The initiative to create a consumer-owned utility now will go to the Legislature, which can choose to enact the bill as written or send it to a statewide vote in November 2023.

The effort to force the sale of CMP and Versant’s assets is strongly opposed by a business and labor coalition called Maine Affordable Energy. The group is conducting its own citizens’ initiative campaign, dubbed No Blank Checks, aimed at forcing a statewide vote on any new government debt of over $1 billion. There would be exceptions for debt issued by a handful of agencies that include the Maine Turnpike Authority and the Finance Authority of Maine.

Maine Affordable Energy is backed by CMP’s domestic parent company, Avangrid Inc., which has spent more than $10 million on the campaign.

Willy Ritch, their spokesman, said in a statement Wednesday that the 6,000-member Maine State Building and Construction Trades Council is the most recent addition to the labor unions, business groups and small businesses opposing the takeover.

Ritch also said that No Blank Checks collected additional signatures on Election Day and now has 103,915 signatures, far more than required. The group has yet to turn in its signatures to the secretary of state for validation.

In recent years, both Central Maine Power and Versant Power have been targets of public criticism. For example, both companies have recently received poor marks in J.D. Power national satisfaction surveys of utility customers.
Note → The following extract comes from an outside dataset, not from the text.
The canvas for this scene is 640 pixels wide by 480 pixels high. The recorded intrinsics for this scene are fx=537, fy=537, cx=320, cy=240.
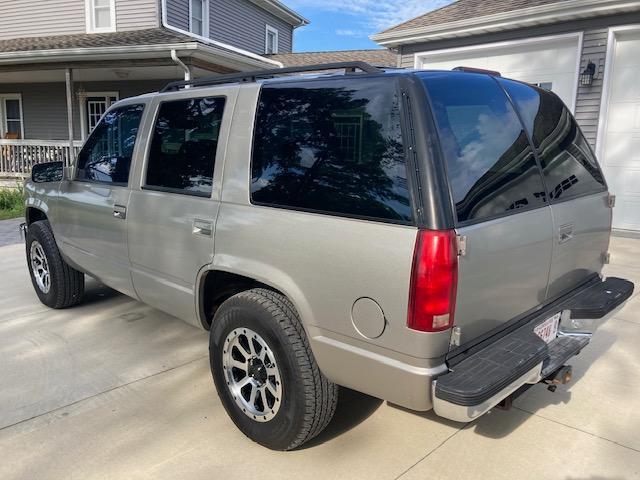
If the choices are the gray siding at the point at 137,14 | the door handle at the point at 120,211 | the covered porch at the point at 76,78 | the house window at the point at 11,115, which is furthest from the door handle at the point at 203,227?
the house window at the point at 11,115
Both utilities have sometimes been rebuked over their handling of weather-related outages or increases in the supply costs of electricity, costs the companies don’t control.

At CMP, bill increases during the winter of 2017-18 led to an investigation by the Maine Public Utilities Commission, finding CMP mismanaged the rollout of a new invoice system – resulting in late or inaccurate bills for tens of thousands of customers. The PUC staff later recommended the company develop a comprehensive plan for maintaining the system, as well as a financial penalty equivalent to a $4.9 million reduction to CMP’s annual earnings until the company met certain service quality benchmarks.

CMP and Avangrid also are part of the stalled effort to construct a $1 billion, 145-mile transmission line corridor through western Maine – an effort that has generated strong opinions both in support and opposition. On Tuesday, the Maine Supreme Judicial Court ruled that CMP has a valid lease for the New England Clean Energy Connect project to cross certain public lands in northern Maine, overturning a 2021 lower court decision. The new decision, however, doesn’t allow NECEC to resume construction.